Last fall, the Energy for Growth Hub proposed a new metric, reliability-adjusted cost of electricity or RACE, to estimate the effective cost paid by firms for reliable electricity. Today, we are releasing the pilot RACE database, covering 119 countries.
What is RACE? The most widely used metrics for tracking energy progress don’t capture the full picture of how power systems interact with the wider economy. The household access rate is irrelevant for firms. The tariff rate may be irrelevant if companies have to rely heavily on backup generators. RACE puts base industrial tariffs together with weighted estimates of backup costs together to give a clearer picture of what firms really pay.
Why does it matter? The cost and reliability of electricity remains a leading constraint on commercial and industrial firms, especially in a highly competitive global marketplace. Firms may benefit when governments artificially force down headline tariffs, but they also bear the costs of unreliability, which can greatly impact the true cost of power.
What the data tells us.
- While tariff rates are highly variable, Sub-Saharan Africa, the Middle East, and South Asia have significantly worse reliability than other regions.

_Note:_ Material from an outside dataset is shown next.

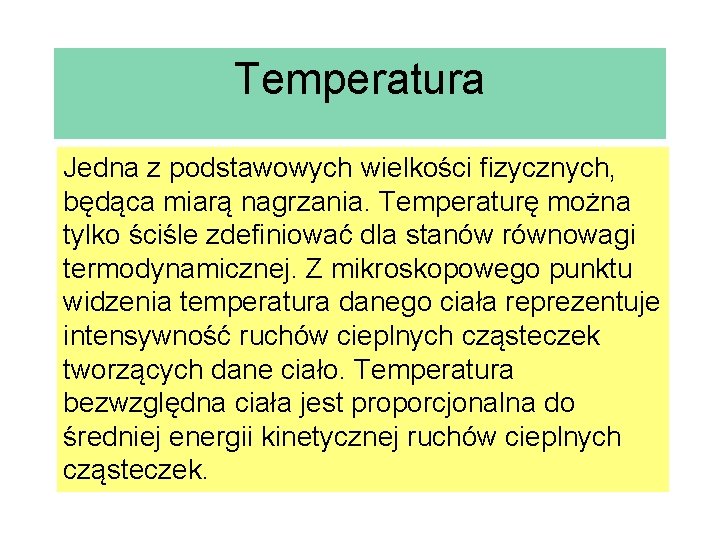 Temperatura Jedna z podstawowych wielkości fizycznych, będąca miarą nagrzania. Temperaturę można tylko ściśle zdefiniować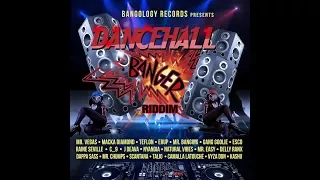 DANCEHALL BANGER RIDDIM MIX (BANGOLOGY 🌋 ➤ May 2018)  @TAriginalremix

- To compensate for outages, firms in Sub-Saharan Africa pay on average $0.06/kWh more than the utility tariff rate would suggest, an increase of over 33%.

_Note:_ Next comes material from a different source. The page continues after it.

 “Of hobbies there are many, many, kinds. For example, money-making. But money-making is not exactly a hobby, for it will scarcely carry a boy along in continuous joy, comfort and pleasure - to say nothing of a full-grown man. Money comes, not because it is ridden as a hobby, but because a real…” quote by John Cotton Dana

- In practice, firms in the region pay an average of $0.22/kWh for reliable electricity, nearly twice that of the United States and Europe, and higher than any other region in the world.
So what? With comparative RACE data, we can:
- Better understand and quantify the barriers facing firms around the world.

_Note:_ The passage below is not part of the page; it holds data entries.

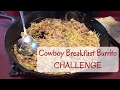 Cowboy Breakfast Burrito Challenge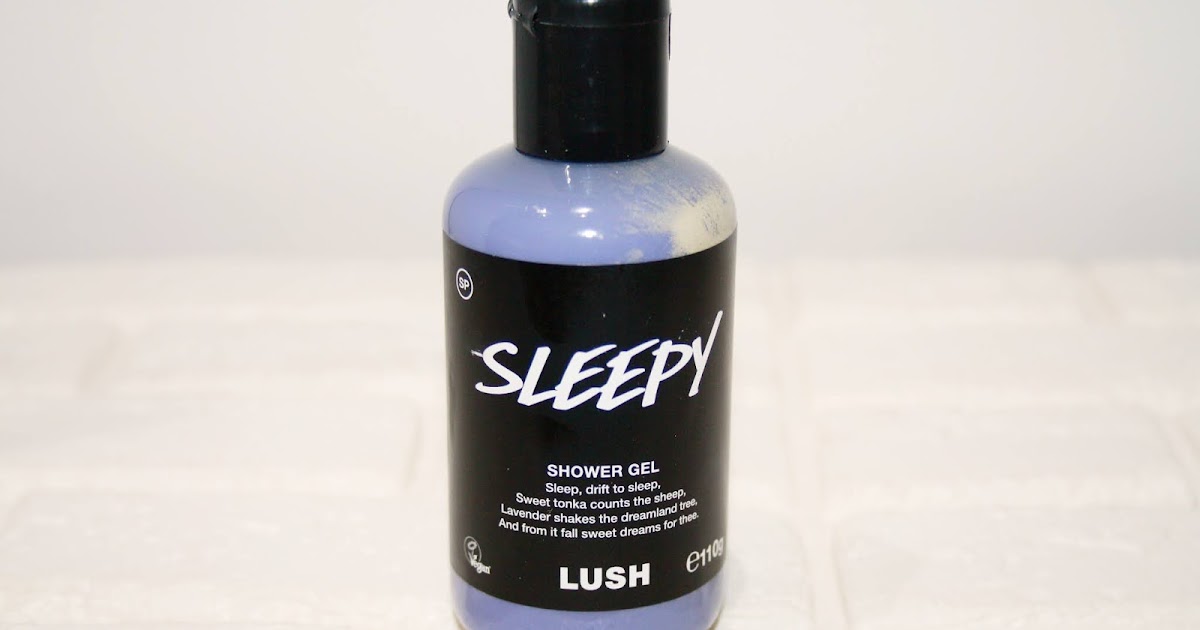Beautyqueenuk A UK Beauty and Lifestyle Blog Lush Sleepy Shower Gel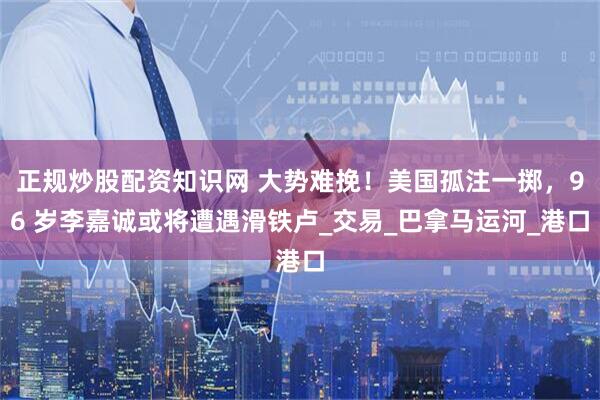 正规炒股配资知识网 大势难挽！美国孤注一掷，96 岁李嘉诚或将遭遇滑铁卢_交易_巴拿马运河_港口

- Highlight how damaging unreliable power systems are for countries hoping to industrialize and compete.
- Help countries set benchmarks and goals for both lowering energy costs and improving reliability.
- Track a metric closely aligned with employment and other long-term development objectives.
The bottom line: In order to properly reach ambitious global goals such as SDG7 for “access to affordable, reliable, sustainable and modern energy for all,” we need to track metrics that encompass these ideals. Our pilot RACE data helps to partially fill this gap.